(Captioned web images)
>>>>

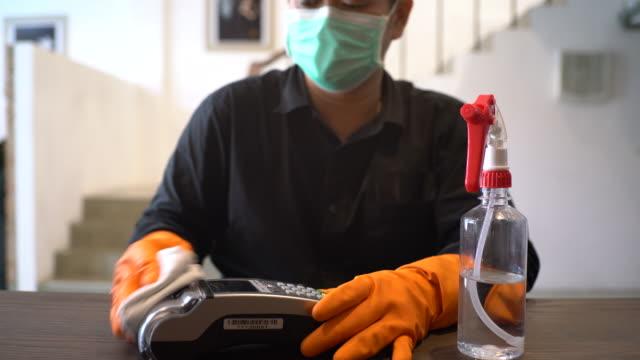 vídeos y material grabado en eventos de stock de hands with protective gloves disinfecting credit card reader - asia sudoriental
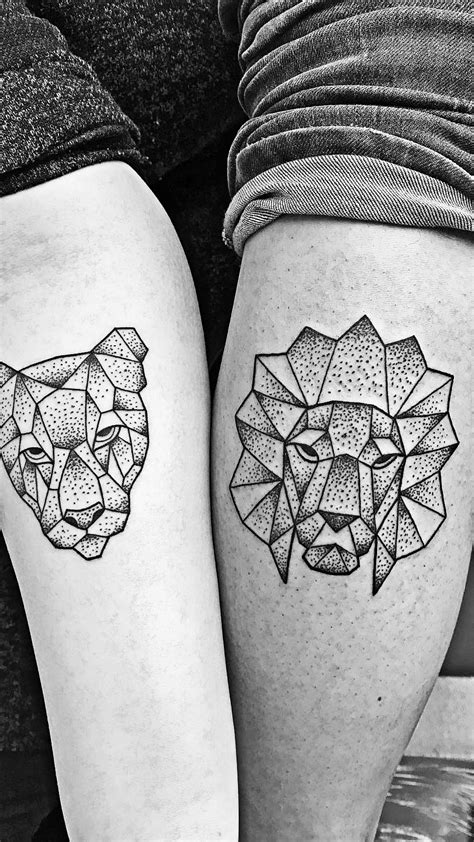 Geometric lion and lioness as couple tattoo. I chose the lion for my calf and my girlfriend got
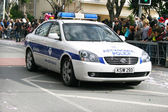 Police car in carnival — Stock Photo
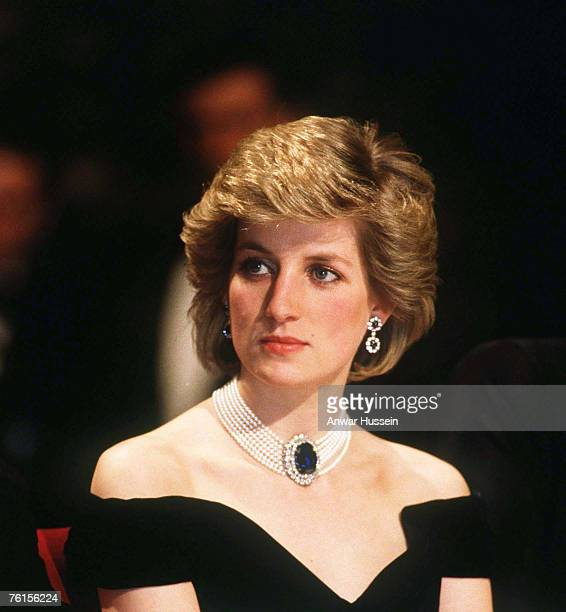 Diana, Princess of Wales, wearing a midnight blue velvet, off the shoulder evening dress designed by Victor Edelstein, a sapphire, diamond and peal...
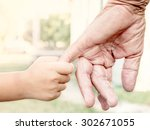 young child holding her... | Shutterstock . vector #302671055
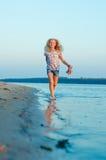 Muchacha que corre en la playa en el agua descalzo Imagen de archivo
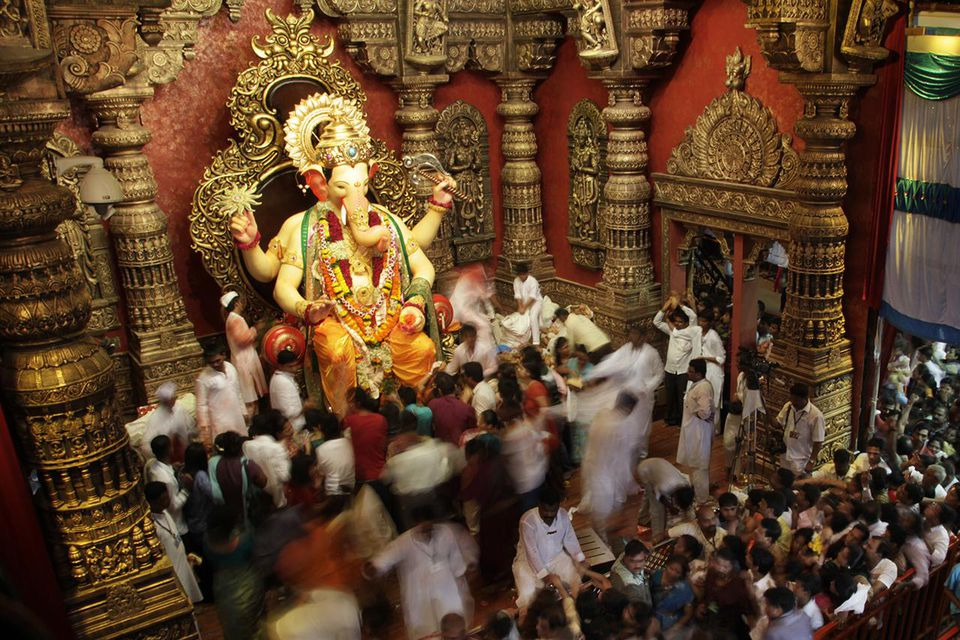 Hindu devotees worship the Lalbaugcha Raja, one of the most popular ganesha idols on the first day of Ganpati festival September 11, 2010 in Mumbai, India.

<<<<

Problem description: Would you copy all of the data exactly? Keep the pictures out of it.

Your response:
 vídeos y material grabado en eventos de stock de hands with protective gloves disinfecting credit card reader - asia sudoriental
 Geometric lion and lioness as couple tattoo. I chose the lion for my calf and my girlfriend got
 Police car in carnival — Stock Photo
 Diana, Princess of Wales, wearing a midnight blue velvet, off the shoulder evening dress designed by Victor Edelstein, a sapphire, diamond and peal...
 young child holding her... | Shutterstock . vector #302671055
 Muchacha que corre en la playa en el agua descalzo Imagen de archivo
 Hindu devotees worship the Lalbaugcha Raja, one of the most popular ganesha idols on the first day of Ganpati festival September 11, 2010 in Mumbai, India.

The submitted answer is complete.